■ **Task description**:
In the post about Jeremiah Brower, repeat word for word the passage that begins at the words "Jeremiah Brower (Brewer)" and ends after the words "and New Jersey.".

Sunset at Gowanus Bay

Sunset at Gowanus Bay
Sunset at Gowanus Bay, Henry Gritten, 1851

Saturday, January 26, 2013

Jeremiah Brower (Brewer) of Highgate, Vermont (Part I)

It was the search for the ancestors of Jeremiah Brower, of Highgate, Vermont, a great-great-great-grandfather of Ruth Catherine Brewer, that first directed my attention to the numerous Brouwer families of colonial New York and New Jersey.

According to an entry in a ledger kept by his son, Jeremiah Brewer (1802-1898), Jeremiah Brower was born on 26 February 1738, and died on 13 March 1822. The location of his birth is not stated, but it is presumed that Jeremiah Brower died at, or near, Petersburg in Rensselaer County, New York. Jeremiah appears in records with his surname recorded as both, BROWER and BREWER. Descendants have adopted the BREWER spelling. While it is certain that Jeremiah Brower is a descendant of Adam Brouwer of Gowanus, Long Island (he would likely be a great-grandson), his precise descent from Adam Brouwer is less than certain. Based upon evidence gathered to date, Jeremiah Brower is tentatively placed as a son of Jurge Brouwer and Elizabeth Holmes. Jeremiah's placement as a descendant of Adam Brouwer is based upon genetic evidence, while his placement as a son of Jurge Brouwer is based upon an analysis of a few surviving records and simply the process of elimination.

Three descendants of Jeremiah Brower have participated in the Brewer DNA Project. Test results and a chart can be found at the Adam Brouwer Group DNA Results page of the Brouwer Genealogy Database. Y-DNA test results of the three participants leave no doubt that they, and therefore their direct male ancestors, the earliest known being Jeremiah, are descendants of Adam Brouwer. Furthermore, all three descendants carry the value 14 at marker no. 9 (allele 439), a mutation from the model value of 13, which is thus far only found among descendants of Adam Brouwer's son Nicholas Brouwer.

■ **Data section**:
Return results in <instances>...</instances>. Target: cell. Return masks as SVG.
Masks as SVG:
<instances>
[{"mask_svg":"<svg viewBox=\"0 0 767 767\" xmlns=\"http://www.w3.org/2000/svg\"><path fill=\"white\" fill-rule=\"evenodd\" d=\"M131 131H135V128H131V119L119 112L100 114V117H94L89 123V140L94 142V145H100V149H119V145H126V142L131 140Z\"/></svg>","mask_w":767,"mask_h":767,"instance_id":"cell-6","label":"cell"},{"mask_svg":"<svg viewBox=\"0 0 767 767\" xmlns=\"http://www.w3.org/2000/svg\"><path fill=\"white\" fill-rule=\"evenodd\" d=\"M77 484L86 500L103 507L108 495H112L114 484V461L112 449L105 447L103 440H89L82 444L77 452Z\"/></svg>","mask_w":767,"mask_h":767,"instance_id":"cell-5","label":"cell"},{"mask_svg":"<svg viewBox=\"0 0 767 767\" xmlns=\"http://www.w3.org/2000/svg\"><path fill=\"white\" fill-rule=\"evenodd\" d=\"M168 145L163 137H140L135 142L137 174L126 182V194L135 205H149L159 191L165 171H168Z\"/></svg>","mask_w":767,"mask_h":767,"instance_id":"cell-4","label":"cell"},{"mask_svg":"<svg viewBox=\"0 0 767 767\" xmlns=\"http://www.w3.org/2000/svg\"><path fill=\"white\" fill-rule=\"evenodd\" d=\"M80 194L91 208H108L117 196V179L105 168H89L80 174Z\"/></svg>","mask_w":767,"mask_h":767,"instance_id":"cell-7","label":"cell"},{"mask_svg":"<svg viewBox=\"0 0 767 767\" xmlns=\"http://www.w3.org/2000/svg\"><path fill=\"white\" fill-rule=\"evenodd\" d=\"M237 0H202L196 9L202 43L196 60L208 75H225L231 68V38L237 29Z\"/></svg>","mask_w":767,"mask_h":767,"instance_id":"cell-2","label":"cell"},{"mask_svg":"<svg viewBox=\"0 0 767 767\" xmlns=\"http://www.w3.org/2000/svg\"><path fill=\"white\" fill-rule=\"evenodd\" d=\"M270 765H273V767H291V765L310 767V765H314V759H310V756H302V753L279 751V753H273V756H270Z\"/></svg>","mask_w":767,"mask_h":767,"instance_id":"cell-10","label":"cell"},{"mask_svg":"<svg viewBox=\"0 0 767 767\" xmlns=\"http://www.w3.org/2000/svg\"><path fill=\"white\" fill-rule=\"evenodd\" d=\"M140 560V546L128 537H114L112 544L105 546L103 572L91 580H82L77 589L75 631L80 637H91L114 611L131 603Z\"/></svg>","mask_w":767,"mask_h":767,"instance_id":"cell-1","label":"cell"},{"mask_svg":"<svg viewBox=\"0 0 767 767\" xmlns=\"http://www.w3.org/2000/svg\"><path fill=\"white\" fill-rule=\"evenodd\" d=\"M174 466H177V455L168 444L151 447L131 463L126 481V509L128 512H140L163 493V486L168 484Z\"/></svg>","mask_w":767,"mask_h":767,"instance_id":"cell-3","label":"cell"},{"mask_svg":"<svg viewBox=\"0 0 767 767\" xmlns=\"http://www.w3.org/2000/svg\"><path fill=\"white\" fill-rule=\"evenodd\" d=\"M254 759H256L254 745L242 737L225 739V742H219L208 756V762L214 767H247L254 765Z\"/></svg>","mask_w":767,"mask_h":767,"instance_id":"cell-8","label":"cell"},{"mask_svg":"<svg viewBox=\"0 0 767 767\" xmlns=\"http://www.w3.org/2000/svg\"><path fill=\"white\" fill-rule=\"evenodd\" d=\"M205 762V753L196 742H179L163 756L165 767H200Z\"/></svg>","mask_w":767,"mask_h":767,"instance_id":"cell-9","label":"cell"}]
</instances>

■ **Exercise solution**:
Jeremiah Brower (Brewer) of Highgate, Vermont (Part I)

It was the search for the ancestors of Jeremiah Brower, of Highgate, Vermont, a great-great-great-grandfather of Ruth Catherine Brewer, that first directed my attention to the numerous Brouwer families of colonial New York and New Jersey.